# A 6 L container holds 5  mol and 6  mol of gasses A and B, respectively. Groups of three of molecules of gas B bind to two molecules of gas A and the reaction changes the temperature from 480^oK to 270^oK. How much does the pressure change?

##### 1 Answer
Jul 1, 2017

the pressure change from $P = 7312800 \frac{N}{m} ^ 2$ to $P = 1121850 \frac{N}{m} ^ 2$

#### Explanation:

To calculate the initial pressure you can use the general law of perfect gasses: PV = nRT .

$P = \frac{n R T}{V} = \frac{11 m o l 8 , 31 \frac{J}{K m o l} 480 K}{0 , 006 {m}^{3}} = 7312800 \frac{N}{m} ^ 2$
to know the final pressure, i suppose that there are still 3 moles of A, 3 moles of B and it was formed 1 mol of gas from the union of the moles reacted toward a total of 7 gass moles.

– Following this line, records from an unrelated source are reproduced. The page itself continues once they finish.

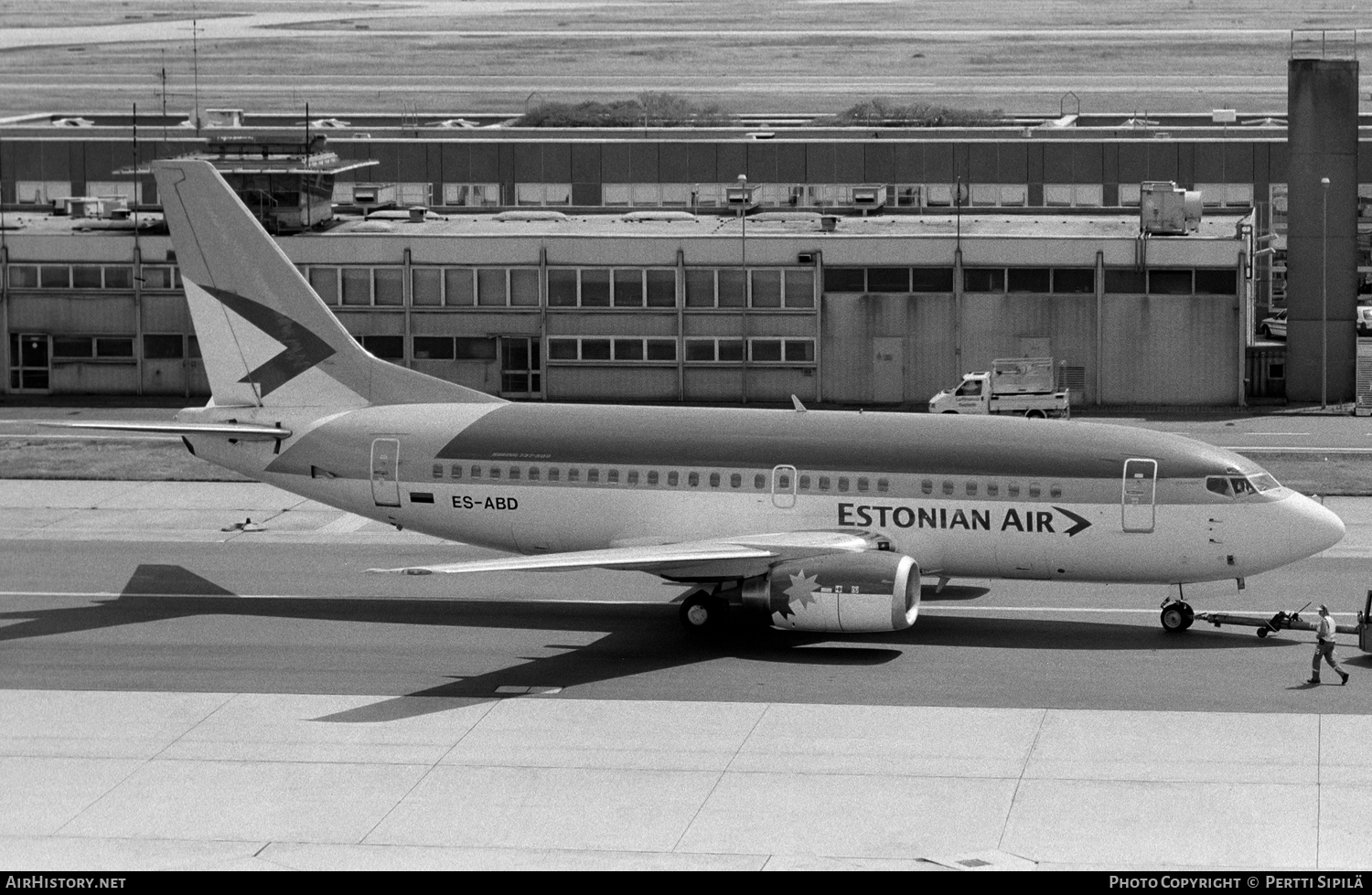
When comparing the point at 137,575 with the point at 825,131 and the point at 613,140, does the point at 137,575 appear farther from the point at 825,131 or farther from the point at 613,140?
the point at 825,131

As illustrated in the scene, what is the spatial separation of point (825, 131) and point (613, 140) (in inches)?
562

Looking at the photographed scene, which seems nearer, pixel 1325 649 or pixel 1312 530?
pixel 1325 649

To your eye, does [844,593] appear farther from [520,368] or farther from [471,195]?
[471,195]

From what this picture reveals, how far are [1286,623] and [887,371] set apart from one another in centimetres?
3463

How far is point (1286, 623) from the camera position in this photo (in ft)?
112

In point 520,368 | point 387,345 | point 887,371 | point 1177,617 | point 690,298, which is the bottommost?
point 1177,617

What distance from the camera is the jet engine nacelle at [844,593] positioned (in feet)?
108

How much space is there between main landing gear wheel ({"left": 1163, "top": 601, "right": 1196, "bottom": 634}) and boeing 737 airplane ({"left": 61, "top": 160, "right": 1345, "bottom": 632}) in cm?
4

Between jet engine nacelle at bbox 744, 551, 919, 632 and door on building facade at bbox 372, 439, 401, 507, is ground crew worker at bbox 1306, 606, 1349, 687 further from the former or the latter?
door on building facade at bbox 372, 439, 401, 507

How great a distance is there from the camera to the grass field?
151750mm

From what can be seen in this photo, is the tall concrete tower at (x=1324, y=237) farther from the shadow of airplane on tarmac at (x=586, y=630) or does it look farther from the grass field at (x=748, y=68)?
the grass field at (x=748, y=68)

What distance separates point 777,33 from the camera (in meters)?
197

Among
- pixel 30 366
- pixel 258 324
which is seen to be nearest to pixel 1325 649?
pixel 258 324

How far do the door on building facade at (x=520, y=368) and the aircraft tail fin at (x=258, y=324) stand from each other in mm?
29796
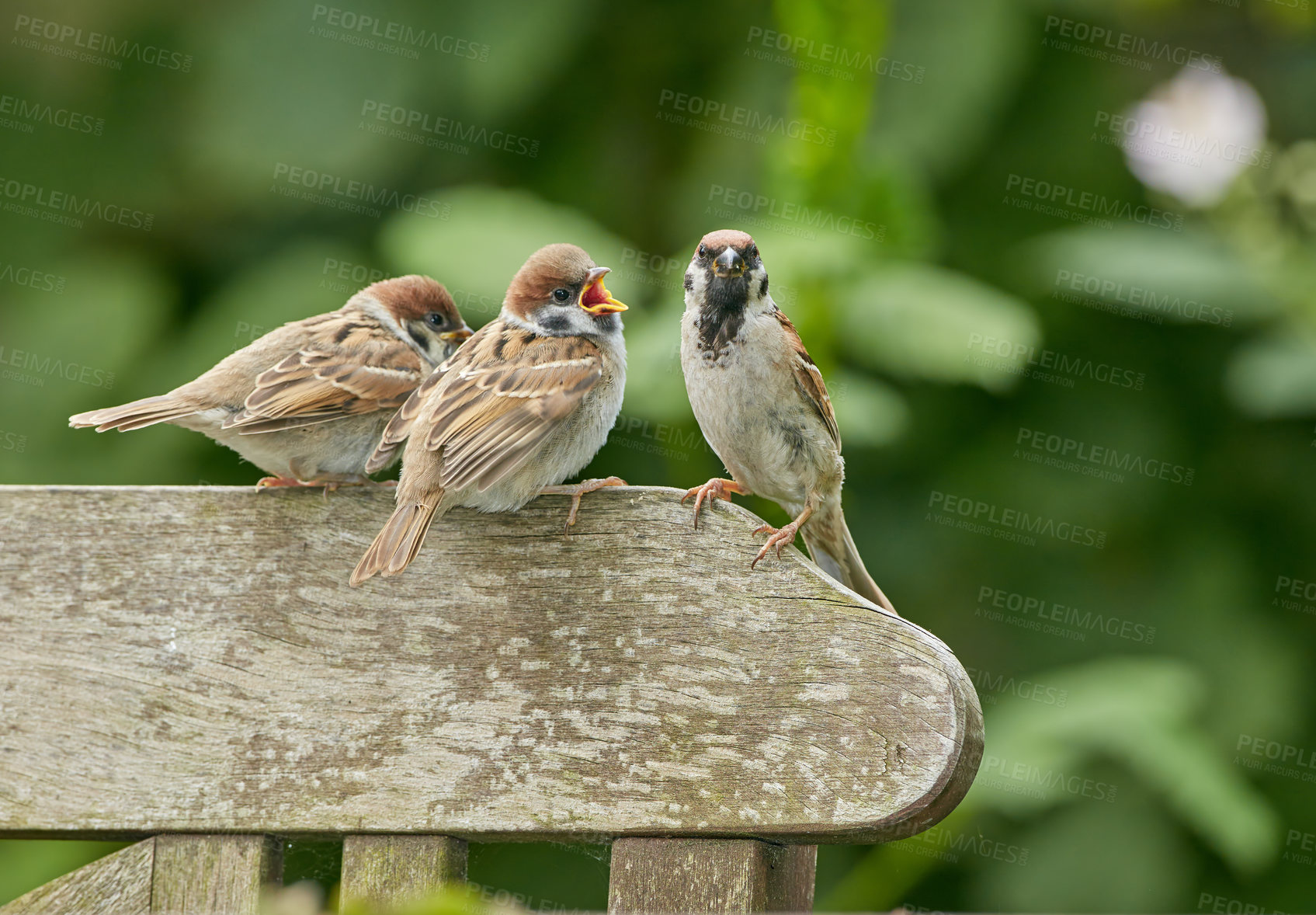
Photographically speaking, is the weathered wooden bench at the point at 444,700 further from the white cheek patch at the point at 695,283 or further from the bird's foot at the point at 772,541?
the white cheek patch at the point at 695,283

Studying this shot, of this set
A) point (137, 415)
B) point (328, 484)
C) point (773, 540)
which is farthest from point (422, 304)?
point (773, 540)

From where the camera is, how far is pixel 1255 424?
445 centimetres

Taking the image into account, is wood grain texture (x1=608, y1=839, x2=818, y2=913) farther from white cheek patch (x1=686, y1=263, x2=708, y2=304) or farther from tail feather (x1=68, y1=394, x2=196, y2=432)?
tail feather (x1=68, y1=394, x2=196, y2=432)

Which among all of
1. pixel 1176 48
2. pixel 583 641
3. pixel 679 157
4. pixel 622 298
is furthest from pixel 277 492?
pixel 1176 48

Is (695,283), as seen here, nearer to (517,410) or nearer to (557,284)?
(557,284)

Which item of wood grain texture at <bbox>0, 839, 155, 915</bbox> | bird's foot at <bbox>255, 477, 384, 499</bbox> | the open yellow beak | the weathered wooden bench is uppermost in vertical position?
the open yellow beak

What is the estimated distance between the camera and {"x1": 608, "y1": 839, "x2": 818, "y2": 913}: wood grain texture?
5.99ft

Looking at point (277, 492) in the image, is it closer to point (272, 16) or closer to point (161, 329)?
point (161, 329)

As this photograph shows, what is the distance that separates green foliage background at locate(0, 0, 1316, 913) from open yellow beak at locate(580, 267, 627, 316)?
0.87 meters

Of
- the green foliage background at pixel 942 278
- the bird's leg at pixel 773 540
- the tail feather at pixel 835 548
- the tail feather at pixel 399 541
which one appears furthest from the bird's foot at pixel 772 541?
the green foliage background at pixel 942 278

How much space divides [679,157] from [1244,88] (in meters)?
2.07

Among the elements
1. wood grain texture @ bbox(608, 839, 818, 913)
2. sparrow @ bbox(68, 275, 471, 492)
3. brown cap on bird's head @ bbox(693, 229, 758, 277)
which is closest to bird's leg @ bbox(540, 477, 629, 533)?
wood grain texture @ bbox(608, 839, 818, 913)

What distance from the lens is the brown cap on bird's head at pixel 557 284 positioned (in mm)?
2779

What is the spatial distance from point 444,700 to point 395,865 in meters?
0.24
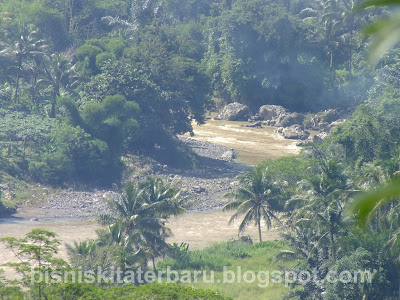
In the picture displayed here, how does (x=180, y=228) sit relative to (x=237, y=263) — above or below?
above

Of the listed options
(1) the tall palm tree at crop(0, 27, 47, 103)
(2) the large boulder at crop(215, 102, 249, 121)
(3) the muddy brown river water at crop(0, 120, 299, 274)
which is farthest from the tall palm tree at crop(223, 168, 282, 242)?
(2) the large boulder at crop(215, 102, 249, 121)

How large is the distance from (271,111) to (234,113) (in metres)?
4.77

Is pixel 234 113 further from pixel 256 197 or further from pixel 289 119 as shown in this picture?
pixel 256 197

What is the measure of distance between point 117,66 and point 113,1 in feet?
A: 108

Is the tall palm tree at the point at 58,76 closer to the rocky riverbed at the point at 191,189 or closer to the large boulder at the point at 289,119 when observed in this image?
the rocky riverbed at the point at 191,189

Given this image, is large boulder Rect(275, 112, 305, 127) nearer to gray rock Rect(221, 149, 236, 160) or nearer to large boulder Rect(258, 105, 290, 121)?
large boulder Rect(258, 105, 290, 121)

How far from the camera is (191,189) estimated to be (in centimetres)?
5966

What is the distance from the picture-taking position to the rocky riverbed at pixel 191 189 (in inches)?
2072

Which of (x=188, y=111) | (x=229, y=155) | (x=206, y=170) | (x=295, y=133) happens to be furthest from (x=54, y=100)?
(x=295, y=133)

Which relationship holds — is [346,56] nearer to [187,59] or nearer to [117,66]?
[187,59]

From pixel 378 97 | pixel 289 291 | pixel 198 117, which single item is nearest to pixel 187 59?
pixel 198 117

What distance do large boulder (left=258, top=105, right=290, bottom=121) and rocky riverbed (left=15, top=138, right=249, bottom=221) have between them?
599 inches

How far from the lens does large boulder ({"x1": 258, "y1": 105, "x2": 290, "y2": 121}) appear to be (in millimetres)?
88312

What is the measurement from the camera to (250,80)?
9081 cm
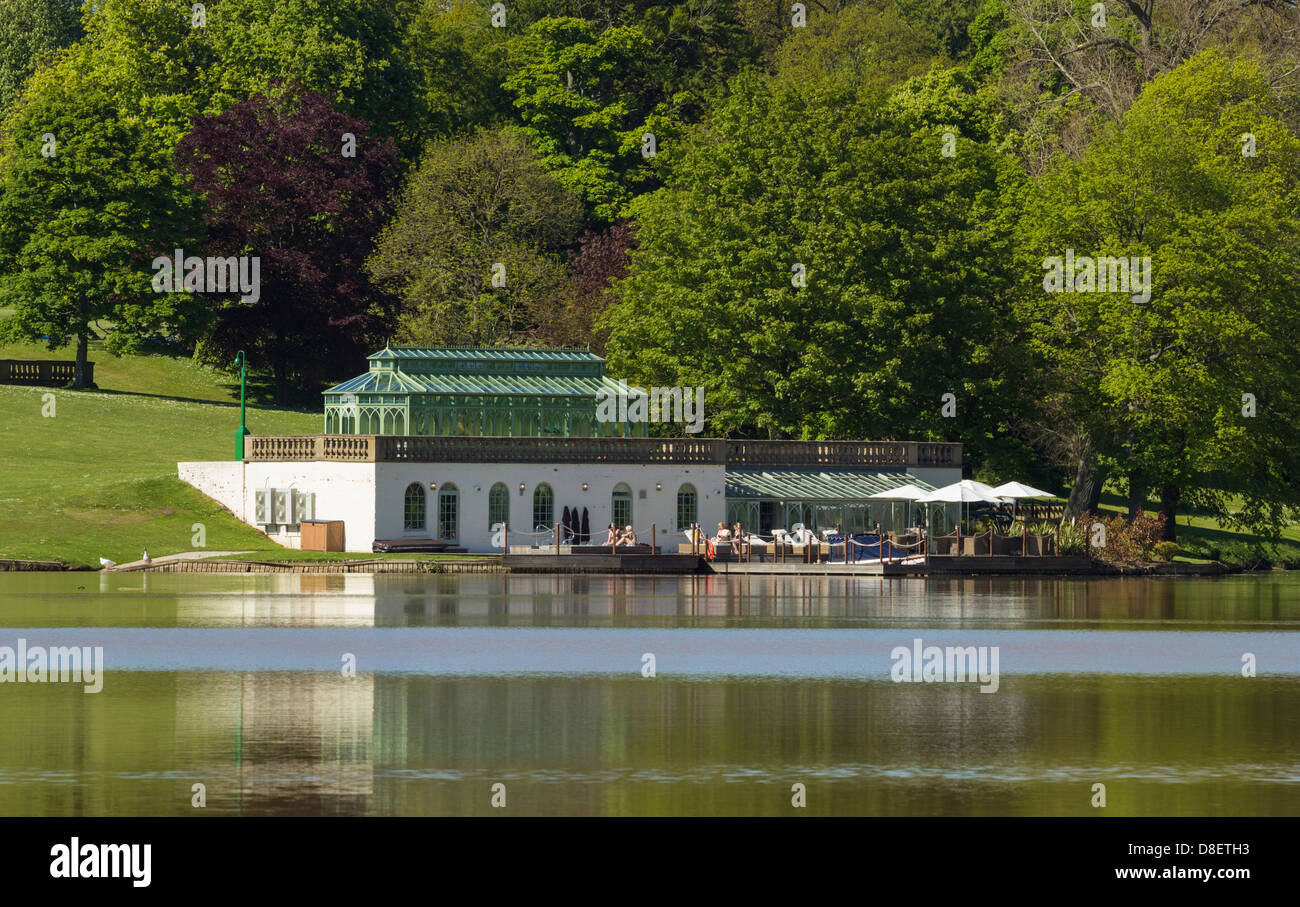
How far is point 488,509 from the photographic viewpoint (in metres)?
82.8

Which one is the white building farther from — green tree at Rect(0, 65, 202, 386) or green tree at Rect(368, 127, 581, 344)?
green tree at Rect(0, 65, 202, 386)

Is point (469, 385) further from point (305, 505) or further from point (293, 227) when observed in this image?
point (293, 227)

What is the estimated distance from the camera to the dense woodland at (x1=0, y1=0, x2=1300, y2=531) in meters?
87.9

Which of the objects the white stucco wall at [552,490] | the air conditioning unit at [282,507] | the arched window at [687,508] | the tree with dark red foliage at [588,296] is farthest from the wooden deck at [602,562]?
the tree with dark red foliage at [588,296]

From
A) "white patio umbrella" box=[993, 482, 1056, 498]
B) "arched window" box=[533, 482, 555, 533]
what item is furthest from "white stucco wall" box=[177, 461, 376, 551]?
"white patio umbrella" box=[993, 482, 1056, 498]

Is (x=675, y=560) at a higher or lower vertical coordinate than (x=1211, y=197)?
lower

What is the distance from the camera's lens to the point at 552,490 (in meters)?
83.8

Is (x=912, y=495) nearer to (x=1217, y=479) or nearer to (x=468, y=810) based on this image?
(x=1217, y=479)

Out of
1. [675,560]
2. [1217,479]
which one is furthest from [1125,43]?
[675,560]

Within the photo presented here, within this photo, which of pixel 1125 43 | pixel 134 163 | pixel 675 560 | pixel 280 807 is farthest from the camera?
pixel 134 163

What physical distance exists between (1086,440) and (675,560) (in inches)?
930

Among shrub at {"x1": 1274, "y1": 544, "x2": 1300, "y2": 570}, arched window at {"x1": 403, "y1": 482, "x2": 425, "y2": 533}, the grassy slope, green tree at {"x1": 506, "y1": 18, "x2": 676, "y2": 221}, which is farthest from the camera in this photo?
green tree at {"x1": 506, "y1": 18, "x2": 676, "y2": 221}

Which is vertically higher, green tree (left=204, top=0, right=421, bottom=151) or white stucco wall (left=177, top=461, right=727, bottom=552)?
green tree (left=204, top=0, right=421, bottom=151)

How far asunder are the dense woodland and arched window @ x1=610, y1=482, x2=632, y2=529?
27.5 feet
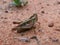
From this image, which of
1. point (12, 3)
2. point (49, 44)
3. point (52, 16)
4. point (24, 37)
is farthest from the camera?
point (12, 3)

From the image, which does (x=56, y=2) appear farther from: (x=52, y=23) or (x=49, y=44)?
(x=49, y=44)

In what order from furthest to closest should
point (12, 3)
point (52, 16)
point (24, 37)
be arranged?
1. point (12, 3)
2. point (52, 16)
3. point (24, 37)

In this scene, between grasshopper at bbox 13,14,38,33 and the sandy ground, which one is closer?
the sandy ground

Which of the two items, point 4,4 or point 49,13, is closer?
point 49,13

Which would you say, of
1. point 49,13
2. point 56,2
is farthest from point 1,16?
point 56,2

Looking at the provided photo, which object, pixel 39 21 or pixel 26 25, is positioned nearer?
pixel 26 25

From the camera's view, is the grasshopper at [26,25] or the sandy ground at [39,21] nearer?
the sandy ground at [39,21]

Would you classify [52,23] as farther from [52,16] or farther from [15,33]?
[15,33]
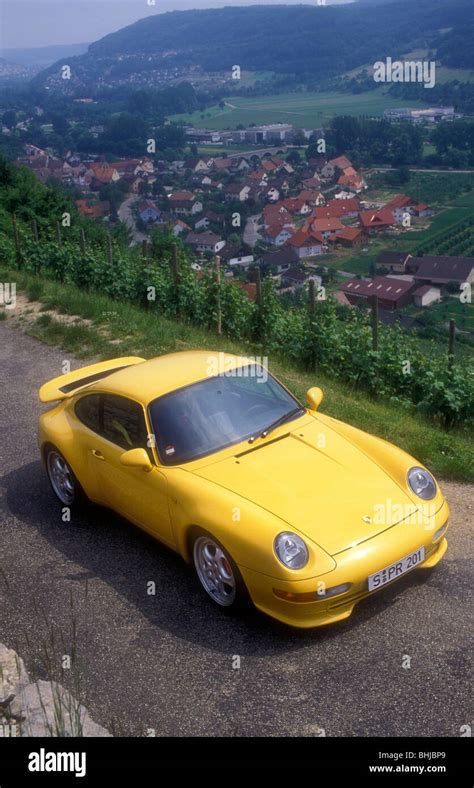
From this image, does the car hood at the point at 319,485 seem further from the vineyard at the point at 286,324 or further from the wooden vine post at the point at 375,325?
the wooden vine post at the point at 375,325

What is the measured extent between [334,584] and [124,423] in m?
2.35

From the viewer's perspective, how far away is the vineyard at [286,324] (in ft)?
34.6

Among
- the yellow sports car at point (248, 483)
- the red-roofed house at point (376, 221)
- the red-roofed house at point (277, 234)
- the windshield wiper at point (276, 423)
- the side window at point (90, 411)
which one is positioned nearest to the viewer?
the yellow sports car at point (248, 483)

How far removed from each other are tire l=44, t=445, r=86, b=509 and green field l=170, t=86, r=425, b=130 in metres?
65.0

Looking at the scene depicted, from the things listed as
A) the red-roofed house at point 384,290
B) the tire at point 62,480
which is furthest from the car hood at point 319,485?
the red-roofed house at point 384,290

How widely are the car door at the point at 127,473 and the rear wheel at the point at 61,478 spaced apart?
46 centimetres

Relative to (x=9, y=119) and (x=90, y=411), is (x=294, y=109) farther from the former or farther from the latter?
(x=90, y=411)

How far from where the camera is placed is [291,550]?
16.4 feet

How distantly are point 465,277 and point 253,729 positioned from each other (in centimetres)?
2221

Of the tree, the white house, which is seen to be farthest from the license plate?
the tree

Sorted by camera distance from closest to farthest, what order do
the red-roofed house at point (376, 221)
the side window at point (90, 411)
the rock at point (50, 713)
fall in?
the rock at point (50, 713) < the side window at point (90, 411) < the red-roofed house at point (376, 221)
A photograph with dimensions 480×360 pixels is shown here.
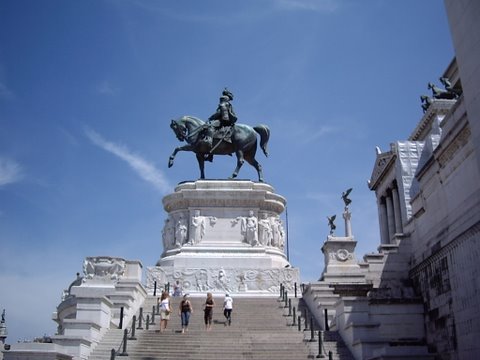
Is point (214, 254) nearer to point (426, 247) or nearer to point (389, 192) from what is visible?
point (426, 247)

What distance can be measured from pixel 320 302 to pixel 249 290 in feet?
27.3

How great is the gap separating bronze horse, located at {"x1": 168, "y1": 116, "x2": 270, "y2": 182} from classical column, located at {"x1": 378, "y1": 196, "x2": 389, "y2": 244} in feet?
101

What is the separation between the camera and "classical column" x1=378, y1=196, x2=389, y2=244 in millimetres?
63975

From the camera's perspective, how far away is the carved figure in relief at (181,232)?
110 ft

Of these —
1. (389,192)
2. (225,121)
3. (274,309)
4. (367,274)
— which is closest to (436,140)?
(389,192)

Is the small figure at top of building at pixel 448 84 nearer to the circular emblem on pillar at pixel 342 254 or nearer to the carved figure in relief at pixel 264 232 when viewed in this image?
the carved figure in relief at pixel 264 232

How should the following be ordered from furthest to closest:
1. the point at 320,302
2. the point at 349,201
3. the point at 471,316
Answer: the point at 349,201 → the point at 320,302 → the point at 471,316

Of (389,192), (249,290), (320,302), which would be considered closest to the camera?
(320,302)

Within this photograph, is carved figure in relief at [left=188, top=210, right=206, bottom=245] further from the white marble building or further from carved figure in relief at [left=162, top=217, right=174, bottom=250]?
the white marble building

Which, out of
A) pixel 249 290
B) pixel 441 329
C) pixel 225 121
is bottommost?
pixel 441 329

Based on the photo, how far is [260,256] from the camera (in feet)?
107

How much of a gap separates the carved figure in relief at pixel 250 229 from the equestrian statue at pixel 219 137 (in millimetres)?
3704

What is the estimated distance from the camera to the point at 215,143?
122 ft

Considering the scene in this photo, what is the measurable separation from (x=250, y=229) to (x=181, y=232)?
13.6ft
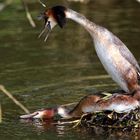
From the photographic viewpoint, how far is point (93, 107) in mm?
8375

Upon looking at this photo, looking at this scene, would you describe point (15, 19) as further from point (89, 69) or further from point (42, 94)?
point (42, 94)

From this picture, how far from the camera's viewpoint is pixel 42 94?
374 inches

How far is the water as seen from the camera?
825 centimetres

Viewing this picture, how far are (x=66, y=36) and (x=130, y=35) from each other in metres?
1.16

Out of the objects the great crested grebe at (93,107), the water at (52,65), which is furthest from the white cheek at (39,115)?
the water at (52,65)

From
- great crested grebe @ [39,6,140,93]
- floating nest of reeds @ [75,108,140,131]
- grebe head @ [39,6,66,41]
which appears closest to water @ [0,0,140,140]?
floating nest of reeds @ [75,108,140,131]

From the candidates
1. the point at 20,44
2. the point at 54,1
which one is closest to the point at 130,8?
the point at 54,1

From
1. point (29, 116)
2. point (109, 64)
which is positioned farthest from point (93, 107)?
point (29, 116)

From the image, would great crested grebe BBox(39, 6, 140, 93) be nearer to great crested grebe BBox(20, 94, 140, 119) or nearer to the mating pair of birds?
the mating pair of birds

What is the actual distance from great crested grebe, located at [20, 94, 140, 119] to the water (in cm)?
21

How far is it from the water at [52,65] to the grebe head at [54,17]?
113 cm

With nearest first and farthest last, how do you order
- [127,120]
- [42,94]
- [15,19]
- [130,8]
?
[127,120]
[42,94]
[15,19]
[130,8]

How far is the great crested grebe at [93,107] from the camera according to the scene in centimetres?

The new pressure will be:

$P = \frac{n R T}{V} = \frac{7 m o l 8 , 31 \frac{J}{K m o l} 270 K}{0 , 006 {m}^{3}} = 2617650 \frac{N}{m} ^ 2$
if instead all the molecules (6moles) of B react with the maximum possible number of the moles of A (4 moles, as the ratio is 3:2) at the end you will have still a mole of A and it was formed 2 moles of ${A}_{2} {B}_{3}$ toward a total of 3 gass moles, the final pressure will be:
$P = \frac{n R T}{V} = \frac{3 m o l 8 , 31 \frac{J}{K m o l} 270 K}{0 , 006 {m}^{3}} = 1121850 \frac{N}{m} ^ 2$
I think that this second hypothesis is what is required